→ The data

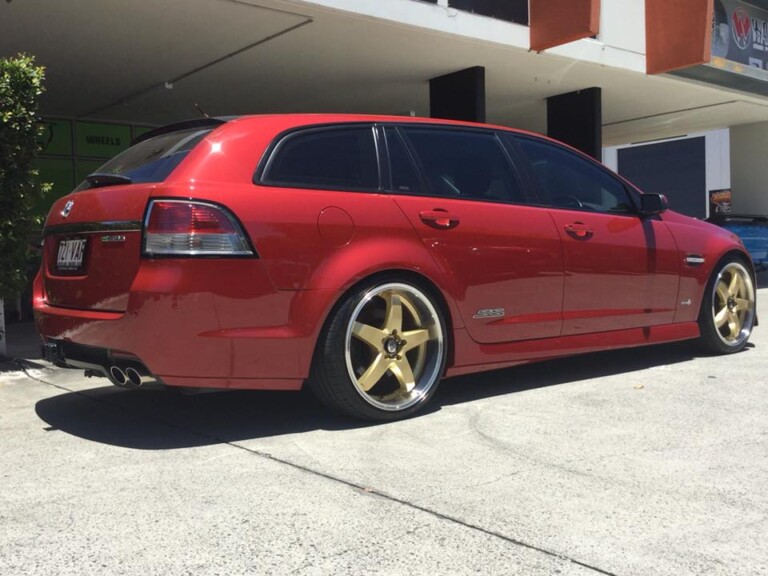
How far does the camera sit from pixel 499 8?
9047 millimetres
...
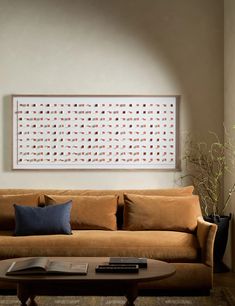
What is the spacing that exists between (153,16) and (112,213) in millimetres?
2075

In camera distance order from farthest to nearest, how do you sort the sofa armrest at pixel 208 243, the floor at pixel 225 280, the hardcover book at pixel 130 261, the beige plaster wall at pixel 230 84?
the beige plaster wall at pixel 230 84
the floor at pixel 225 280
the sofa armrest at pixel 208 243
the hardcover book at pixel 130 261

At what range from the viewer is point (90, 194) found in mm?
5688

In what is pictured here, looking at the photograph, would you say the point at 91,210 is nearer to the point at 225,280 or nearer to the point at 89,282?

→ Stated exercise
List every line in the entries above that contains the string "book". Matches are case-sensitive.

→ Answer to the problem
In camera distance order from farthest to nearest, how do you sort the sofa armrest at pixel 208 243, the floor at pixel 225 280, the hardcover book at pixel 130 261, the beige plaster wall at pixel 230 84?
the hardcover book at pixel 130 261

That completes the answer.